The connection with the figure to whom Ferro’s Teatro d’Imprese was dedicated, Maffeo Barberini, as bearer of the tennis emblem, and the production of the Death of Hyacinth becomes particularly tempting. Francesco Bracciolini and Giovanni Ferro, both temporarily employed by Maffeo Barberini, must have been in touch, and Ferro may have informed Bracciolini of his Apollo and Hyacinth tennis emblem. A commission of the Death of Hyacinth painting by Maffeo Barberini would be obvious, but perusal of Marilyn Aronberg Lavin’s Seventeenth-Century Barberini Documents and Inventories of Art (1975) establishes that no painting showing two ancient figures with tennis rackets has come to light in the Barberini archives.
Links with Carlo de’ Medici
Bracciolini and Ferro prove to have possessed another mutual patron, Cardinal Carlo de’ Medici (1595-1666). It was to this young prince that Bracciolini dedicated the first edition of his Lo Scherno degli Dei in 1618. Ferro in a sequel to his Teatro d’Imprese, entitled Ombre apparenti nel Teatro d’Imprese (1629), in a section entitled ‘Palla’, points out how he once presented the young Medici cardinal with a ball as a metaphor for a perfectly spherical object which resembles the ‘mappamondo’ (globe) where we all live. Ferro writes that the shape of the ball reflects Horace’s ‘Totus teres, atque rotundus’ (all smooth and rounded) shape of the earth. The ‘palla’ symbolizes true obedience and exemplifies the virtue of good government. It is therefore, Ferro reasons, that the ball was incorporated into the Medici coat of arms. In 1610, for the canonisation of San Carlo Borromeo, Ferro writes in his Ombre apparenti that he also used the emblem of the ball for this relative of the Medici family, claiming that through its true bounce and volatile flight through the air, the ‘palla’ possessed all the heroic qualities San Carlo had demonstrated throughout his life.
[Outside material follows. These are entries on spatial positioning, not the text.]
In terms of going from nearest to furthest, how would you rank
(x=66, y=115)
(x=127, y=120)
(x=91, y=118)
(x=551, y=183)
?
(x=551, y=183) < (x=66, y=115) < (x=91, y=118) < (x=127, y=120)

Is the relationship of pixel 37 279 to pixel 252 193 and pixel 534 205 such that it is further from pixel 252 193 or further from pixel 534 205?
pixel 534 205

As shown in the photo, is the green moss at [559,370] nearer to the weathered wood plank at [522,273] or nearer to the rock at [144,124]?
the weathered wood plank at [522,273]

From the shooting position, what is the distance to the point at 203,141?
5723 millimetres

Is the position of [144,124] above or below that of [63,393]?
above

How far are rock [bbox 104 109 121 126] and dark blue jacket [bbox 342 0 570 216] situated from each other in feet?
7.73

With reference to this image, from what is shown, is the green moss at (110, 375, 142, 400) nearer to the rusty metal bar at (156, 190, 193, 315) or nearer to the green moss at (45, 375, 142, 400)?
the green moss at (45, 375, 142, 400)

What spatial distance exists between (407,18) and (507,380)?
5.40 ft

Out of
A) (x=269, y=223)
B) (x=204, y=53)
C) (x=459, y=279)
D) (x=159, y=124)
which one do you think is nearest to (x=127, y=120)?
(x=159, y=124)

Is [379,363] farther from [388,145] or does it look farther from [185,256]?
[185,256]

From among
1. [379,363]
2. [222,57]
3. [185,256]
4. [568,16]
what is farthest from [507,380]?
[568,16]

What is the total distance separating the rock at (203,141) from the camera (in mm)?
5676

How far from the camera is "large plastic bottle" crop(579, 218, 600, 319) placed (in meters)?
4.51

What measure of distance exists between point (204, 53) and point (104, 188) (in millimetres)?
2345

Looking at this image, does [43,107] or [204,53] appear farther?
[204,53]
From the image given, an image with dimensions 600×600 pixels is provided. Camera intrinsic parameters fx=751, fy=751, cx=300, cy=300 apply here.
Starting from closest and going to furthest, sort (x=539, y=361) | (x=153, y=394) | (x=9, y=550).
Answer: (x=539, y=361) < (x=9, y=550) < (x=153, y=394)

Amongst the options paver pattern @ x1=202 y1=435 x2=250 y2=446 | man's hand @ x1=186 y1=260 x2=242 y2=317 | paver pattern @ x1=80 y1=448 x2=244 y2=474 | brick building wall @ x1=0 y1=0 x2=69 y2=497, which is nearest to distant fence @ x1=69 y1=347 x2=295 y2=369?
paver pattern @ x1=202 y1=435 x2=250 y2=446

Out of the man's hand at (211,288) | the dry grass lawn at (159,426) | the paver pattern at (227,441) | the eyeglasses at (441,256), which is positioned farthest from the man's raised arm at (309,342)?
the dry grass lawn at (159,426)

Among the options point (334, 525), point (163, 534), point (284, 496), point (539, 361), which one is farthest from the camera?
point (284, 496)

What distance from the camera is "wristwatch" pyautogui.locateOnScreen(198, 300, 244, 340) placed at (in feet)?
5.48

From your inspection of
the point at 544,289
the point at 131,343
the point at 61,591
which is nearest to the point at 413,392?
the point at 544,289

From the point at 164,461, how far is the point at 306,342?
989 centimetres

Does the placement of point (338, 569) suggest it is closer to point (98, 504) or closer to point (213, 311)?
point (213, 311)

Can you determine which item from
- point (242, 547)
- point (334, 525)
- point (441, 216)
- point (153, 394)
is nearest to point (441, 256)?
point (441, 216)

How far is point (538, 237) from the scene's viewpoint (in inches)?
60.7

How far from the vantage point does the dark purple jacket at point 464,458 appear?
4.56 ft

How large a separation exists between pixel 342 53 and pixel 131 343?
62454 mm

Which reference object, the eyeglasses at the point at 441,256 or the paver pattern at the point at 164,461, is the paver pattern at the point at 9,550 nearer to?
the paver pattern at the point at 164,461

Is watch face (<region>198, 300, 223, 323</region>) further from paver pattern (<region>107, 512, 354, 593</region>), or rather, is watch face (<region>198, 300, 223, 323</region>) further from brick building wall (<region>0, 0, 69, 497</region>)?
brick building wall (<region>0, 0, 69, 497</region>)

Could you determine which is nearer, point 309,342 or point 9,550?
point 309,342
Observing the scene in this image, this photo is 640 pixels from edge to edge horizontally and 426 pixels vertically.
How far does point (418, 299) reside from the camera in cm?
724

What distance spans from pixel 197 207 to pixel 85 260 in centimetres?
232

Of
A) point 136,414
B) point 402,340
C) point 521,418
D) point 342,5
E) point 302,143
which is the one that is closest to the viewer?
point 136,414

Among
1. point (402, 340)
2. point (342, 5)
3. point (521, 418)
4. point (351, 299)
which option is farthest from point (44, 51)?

It was in 1615 that Cardinal Carlo de’ Medici moved from Florence to settle in Rome’s Palazzo Firenze, separated from the tennis court on which in 1606 Caravaggio had played his tennis match by only a narrow street, Via di Pallacorda, named after the tennis court. We may wonder if this may have played a part in Bracciolini’s mind when he apparently incorporated allusions to Caravaggio’s tennis match in his Lo Scherno degli Dei, the first edition of which in 1618 was dedicated to the young Cardinal Carlo de’ Medici. Carlo was a keen player as well as an extravagant betting man. According to a French study, ‘Fêtes romaines au temps des Carrache’, Carlo lost 6,000 ‘écus romains’ during a pallacorda match at the Palazzo Farnese tennis court in 1624. The Farnese court has retained its original exterior structure – as the only of at least 30 Baroque Pallacorda courts in Rome - its interior is at present used as a viewing theatre.